I tried to sleep, honestly I did. I changed into pyjamas without even turning on the lights and crawled under the covers. I watched the flash of the ghost lamp across my ceiling. Green. Black. Green. Black. 

Time turned to toffee, sticking and stretching unpredictably. I’d glance at the clock and a minute had passed. Then twenty. Then two. 

Was Lockwood alright down there, asleep in his bed? What if he really had stopped breathing? Shouldn’t someone be sitting nearby, just in case?

My stomach gurgled and I blamed it on the fact that we hadn’t had our usual post case cocoa. Maybe I should go downstairs. I could have a snack, get a glass of water, check on Lockwood…

I hopped out of bed, pulling on a jumper and a pair of thick, woollen socks. I went quietly down the stairs, skipping the creaky step near George’s room. I planned to just poke my head into Lockwood’s room, make sure he was okay, then go get a snack. Simple.

But as I stepped up to Lockwood’s door, I made a critical mistake: I hesitated.

What if he wakes up? Would he yell at me? What if he fires me? Where would I go? What if he’s in a coma? What if he never wakes up?

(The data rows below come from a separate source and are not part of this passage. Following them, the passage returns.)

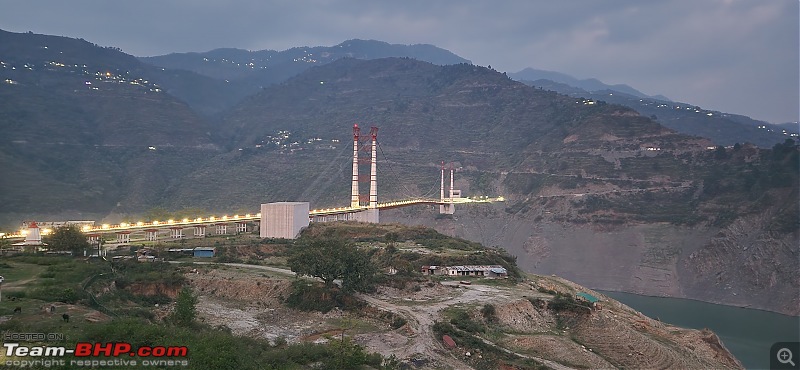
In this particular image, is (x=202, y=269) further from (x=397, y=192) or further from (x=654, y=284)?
(x=397, y=192)

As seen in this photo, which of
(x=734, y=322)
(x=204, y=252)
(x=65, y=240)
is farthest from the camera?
(x=734, y=322)

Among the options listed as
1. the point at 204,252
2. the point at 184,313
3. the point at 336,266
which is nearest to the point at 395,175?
the point at 204,252

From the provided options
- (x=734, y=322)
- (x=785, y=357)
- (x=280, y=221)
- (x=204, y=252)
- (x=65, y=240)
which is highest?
(x=280, y=221)

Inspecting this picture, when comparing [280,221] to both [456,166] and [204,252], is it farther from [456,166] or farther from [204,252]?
[456,166]

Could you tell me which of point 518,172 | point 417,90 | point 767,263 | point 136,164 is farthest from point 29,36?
point 767,263

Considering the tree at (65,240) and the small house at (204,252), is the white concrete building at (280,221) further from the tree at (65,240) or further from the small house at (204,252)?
→ the tree at (65,240)

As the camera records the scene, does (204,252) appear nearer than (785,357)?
No

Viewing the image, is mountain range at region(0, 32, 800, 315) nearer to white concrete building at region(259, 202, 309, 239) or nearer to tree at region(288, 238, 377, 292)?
white concrete building at region(259, 202, 309, 239)

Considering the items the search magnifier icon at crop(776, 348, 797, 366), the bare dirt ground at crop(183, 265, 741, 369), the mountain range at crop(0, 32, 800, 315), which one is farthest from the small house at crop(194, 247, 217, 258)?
the search magnifier icon at crop(776, 348, 797, 366)
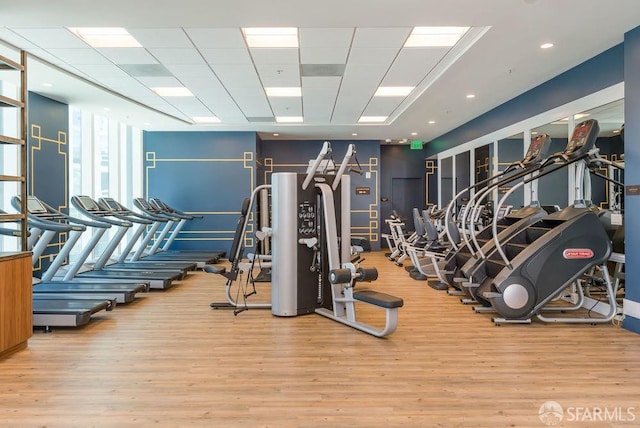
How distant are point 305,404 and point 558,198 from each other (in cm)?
491

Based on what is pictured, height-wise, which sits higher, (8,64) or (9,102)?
(8,64)

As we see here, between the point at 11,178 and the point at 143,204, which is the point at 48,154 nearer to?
the point at 143,204

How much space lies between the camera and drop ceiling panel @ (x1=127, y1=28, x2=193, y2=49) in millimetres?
4430

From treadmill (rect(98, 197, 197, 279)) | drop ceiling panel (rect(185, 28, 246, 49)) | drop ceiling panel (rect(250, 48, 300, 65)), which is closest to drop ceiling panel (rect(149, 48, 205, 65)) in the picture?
drop ceiling panel (rect(185, 28, 246, 49))

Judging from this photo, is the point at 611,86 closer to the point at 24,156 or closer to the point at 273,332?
the point at 273,332

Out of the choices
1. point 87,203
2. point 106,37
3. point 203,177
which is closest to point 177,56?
point 106,37

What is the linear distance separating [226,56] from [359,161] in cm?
701

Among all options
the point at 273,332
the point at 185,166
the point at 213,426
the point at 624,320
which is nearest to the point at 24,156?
the point at 273,332

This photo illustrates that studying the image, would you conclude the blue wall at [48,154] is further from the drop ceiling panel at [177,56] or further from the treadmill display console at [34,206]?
the drop ceiling panel at [177,56]

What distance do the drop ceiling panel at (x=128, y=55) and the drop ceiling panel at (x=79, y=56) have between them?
116 mm

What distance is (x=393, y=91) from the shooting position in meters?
6.89

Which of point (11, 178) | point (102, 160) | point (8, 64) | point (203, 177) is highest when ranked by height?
point (8, 64)

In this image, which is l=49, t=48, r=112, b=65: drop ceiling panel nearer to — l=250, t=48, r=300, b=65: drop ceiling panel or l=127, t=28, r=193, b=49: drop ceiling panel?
l=127, t=28, r=193, b=49: drop ceiling panel

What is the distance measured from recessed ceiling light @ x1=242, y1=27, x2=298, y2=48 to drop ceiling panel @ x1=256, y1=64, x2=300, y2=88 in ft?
2.19
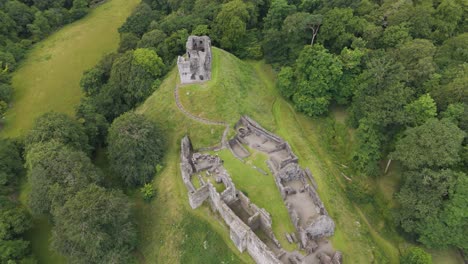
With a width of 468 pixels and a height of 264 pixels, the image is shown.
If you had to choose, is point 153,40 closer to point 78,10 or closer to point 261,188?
point 261,188

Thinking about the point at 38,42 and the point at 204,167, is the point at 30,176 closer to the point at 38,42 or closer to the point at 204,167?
the point at 204,167

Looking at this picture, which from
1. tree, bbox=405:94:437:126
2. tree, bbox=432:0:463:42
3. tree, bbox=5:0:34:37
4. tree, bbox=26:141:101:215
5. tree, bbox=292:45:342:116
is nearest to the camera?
tree, bbox=26:141:101:215

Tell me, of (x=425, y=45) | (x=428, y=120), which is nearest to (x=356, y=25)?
(x=425, y=45)

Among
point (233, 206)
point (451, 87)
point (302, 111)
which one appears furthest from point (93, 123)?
point (451, 87)

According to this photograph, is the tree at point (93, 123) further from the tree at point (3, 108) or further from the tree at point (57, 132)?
the tree at point (3, 108)

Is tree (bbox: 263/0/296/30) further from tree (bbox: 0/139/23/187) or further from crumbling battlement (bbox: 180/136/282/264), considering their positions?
tree (bbox: 0/139/23/187)

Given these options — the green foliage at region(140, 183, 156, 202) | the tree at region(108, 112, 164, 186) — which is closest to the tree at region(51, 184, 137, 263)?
the green foliage at region(140, 183, 156, 202)

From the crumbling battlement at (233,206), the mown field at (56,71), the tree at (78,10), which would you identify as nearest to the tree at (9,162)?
the mown field at (56,71)
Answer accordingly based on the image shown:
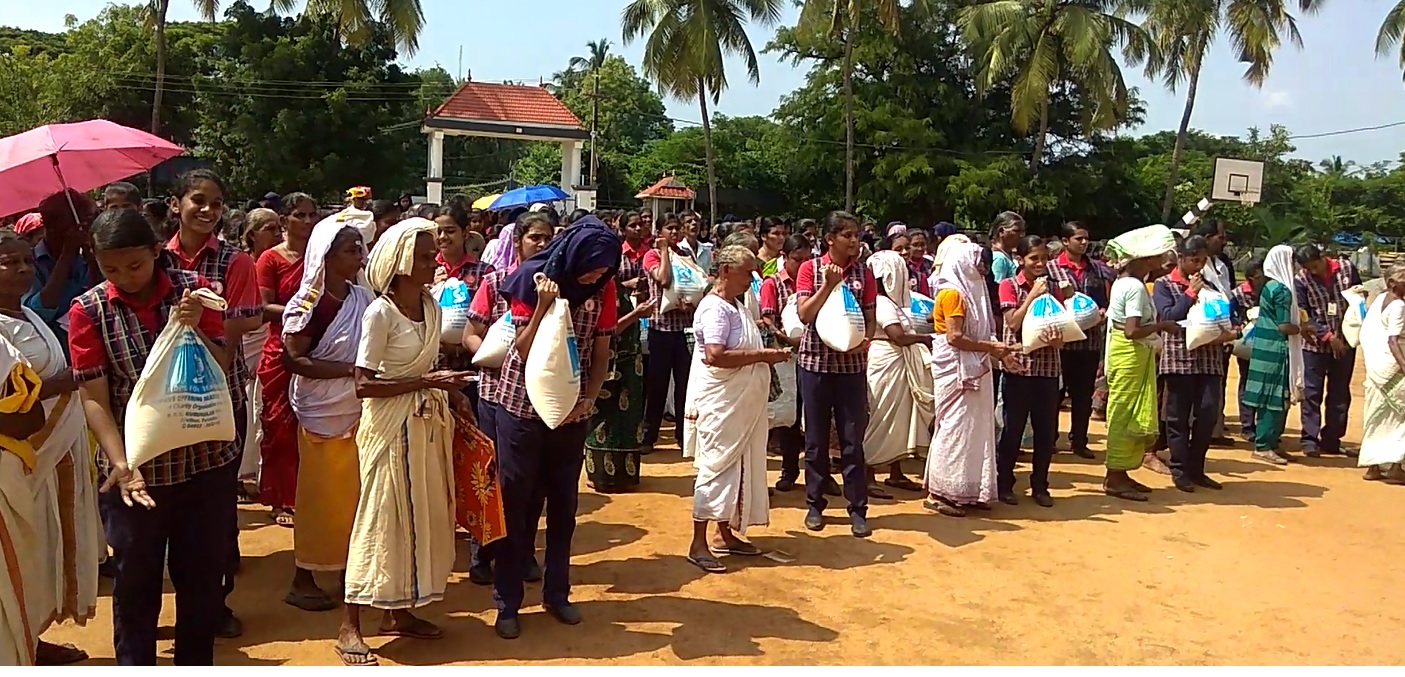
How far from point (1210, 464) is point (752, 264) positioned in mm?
5166

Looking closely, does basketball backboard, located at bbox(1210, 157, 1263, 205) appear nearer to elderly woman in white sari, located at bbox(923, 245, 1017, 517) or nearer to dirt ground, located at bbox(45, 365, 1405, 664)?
dirt ground, located at bbox(45, 365, 1405, 664)

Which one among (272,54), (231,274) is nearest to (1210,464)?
(231,274)

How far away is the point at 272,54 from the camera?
2483 centimetres

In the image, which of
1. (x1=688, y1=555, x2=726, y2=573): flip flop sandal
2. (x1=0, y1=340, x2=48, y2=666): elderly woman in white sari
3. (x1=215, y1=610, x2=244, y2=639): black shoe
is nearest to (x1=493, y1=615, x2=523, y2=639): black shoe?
(x1=215, y1=610, x2=244, y2=639): black shoe

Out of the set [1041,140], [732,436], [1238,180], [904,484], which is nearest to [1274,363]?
[904,484]

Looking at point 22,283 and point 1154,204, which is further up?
point 1154,204

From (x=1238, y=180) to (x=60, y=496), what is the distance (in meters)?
22.0

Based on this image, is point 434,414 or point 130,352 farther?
point 434,414

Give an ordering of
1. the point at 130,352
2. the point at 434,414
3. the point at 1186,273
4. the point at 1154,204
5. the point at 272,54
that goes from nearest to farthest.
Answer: the point at 130,352 < the point at 434,414 < the point at 1186,273 < the point at 272,54 < the point at 1154,204

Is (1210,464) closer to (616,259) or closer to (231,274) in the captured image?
(616,259)

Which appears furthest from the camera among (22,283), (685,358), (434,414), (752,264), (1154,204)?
(1154,204)

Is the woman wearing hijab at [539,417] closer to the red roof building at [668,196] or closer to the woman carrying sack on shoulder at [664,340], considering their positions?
the woman carrying sack on shoulder at [664,340]

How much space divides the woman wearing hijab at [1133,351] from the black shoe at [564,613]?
4.04 m

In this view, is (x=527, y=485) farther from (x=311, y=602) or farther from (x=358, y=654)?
(x=311, y=602)
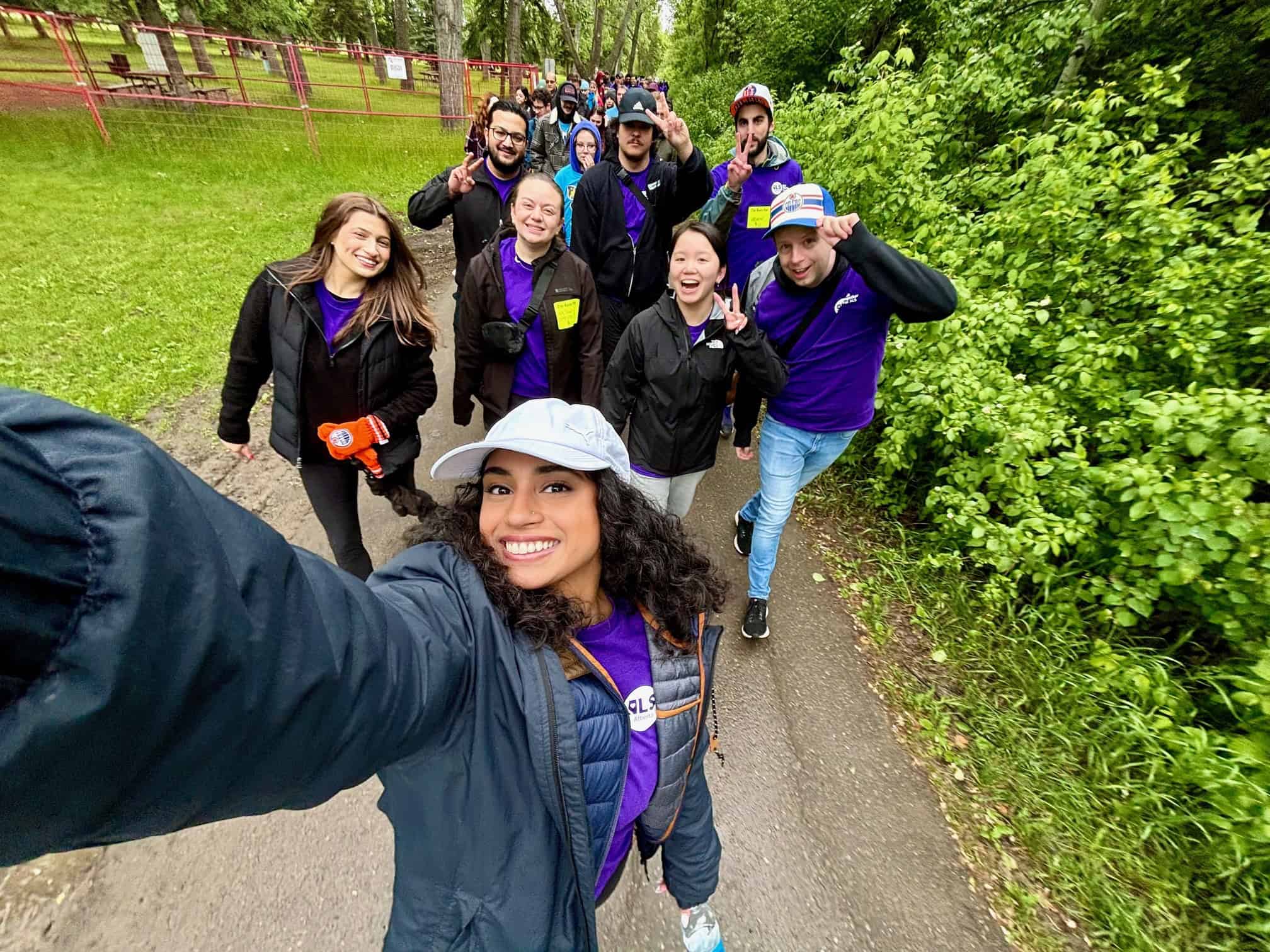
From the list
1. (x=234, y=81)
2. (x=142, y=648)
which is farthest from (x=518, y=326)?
(x=234, y=81)

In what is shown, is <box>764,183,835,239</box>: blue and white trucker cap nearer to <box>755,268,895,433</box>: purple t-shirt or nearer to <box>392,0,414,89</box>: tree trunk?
<box>755,268,895,433</box>: purple t-shirt

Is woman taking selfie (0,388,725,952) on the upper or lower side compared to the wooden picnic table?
upper

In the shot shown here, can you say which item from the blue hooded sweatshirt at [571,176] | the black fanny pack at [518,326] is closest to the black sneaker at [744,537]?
the black fanny pack at [518,326]

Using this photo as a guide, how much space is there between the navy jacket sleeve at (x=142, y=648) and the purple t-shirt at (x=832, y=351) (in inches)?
99.0

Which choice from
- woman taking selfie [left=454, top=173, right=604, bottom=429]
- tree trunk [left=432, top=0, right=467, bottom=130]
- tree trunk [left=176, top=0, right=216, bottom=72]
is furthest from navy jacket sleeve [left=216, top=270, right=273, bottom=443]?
tree trunk [left=176, top=0, right=216, bottom=72]

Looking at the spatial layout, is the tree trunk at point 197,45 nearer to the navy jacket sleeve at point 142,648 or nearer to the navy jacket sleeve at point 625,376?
the navy jacket sleeve at point 625,376

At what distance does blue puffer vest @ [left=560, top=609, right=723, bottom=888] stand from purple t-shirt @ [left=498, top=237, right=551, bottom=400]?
219cm

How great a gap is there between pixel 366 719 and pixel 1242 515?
11.1 ft

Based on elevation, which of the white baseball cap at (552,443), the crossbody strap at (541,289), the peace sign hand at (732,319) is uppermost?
the white baseball cap at (552,443)

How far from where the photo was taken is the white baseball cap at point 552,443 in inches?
52.2

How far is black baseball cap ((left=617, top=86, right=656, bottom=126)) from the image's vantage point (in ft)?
12.6

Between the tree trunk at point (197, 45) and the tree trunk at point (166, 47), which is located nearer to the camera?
the tree trunk at point (166, 47)

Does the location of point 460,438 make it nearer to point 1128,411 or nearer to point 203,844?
point 203,844

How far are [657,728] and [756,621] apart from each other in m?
1.93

My stomach was gurgling even louder now and I worried it might give me away. Better to just get it over with quickly, then I could hop downstairs and eat a biscuit or five until the gurgling stopped.

I pulled myself together, head up, shoulders back, deep breath. Then I opened the door.

Lockwood’s room was dark – the November sun wouldn’t be up for another couple of hours. I waited, taking deep, calming breaths.

The ghost lamp flicked on, a ghoulish glow leaching through the curtains. I could barely make out Lockwood’s form, a lump in the middle of the bed. From the doorway, I couldn’t tell if he was breathing.

This time I didn’t hesitate. I crept cautiously into the room, the ghost lamp lighting my way. I was halfway across the floor when the light snuffed out, plunging me into darkness. I stopped, waiting for my next chance, chewing my lip and hoping my stomach wouldn’t rumble and wake the whole house. 

“Lucy.”

At the sound of Lockwood’s voice, I’m pretty sure I jumped clear out of my skin. 

The good news was that I was too stunned to even scream, because a moment later he spoke again, and it was clear that he was still asleep.

“Lucy, no… have to… hang on, Lucy… Lucy!”

Any time before that night, I would have felt all kinds of lovely, gooey emotions at hearing proof that Lockwood was dreaming about me. Tonight, it just made me feel worse. I was certain that he was dreaming about the staircase and his mad dash to reach me at the top. 

He kept muttering and twitching as I stood there, listening. As though by letting the anger and the fear in his voice peirce me with every word, I could atone for my actions. Perhaps, if I’d been tougher, I could have taken it. Maybe if I’d been stronger, I would have carried my guilt all the way down to the kitchen and left Lockwood’s room utterly undisturbed. But I was neither tough nor strong in that moment.

Ignoring the wet streaks on my cheeks, I walked cautiously across the floor to the side of his bed, finding my way in the dark. I reached out my hand, leaning over Lockwood’s bed until I connected with his chest. I felt his heart, beating frantically against my palm, the smooth fabric of his pyjamas warm to the touch. 

His breath caught for a moment, then settled, evening out, his plaintive words subsiding. 

I crawled onto the bed slowly, trying not to wake him – Holly had said he needed sleep. I curled up beside him, my hand never leaving his chest.

I lay there in the dark, feeling the rise and fall of every breath, until the sun came up and banished me from his side once more.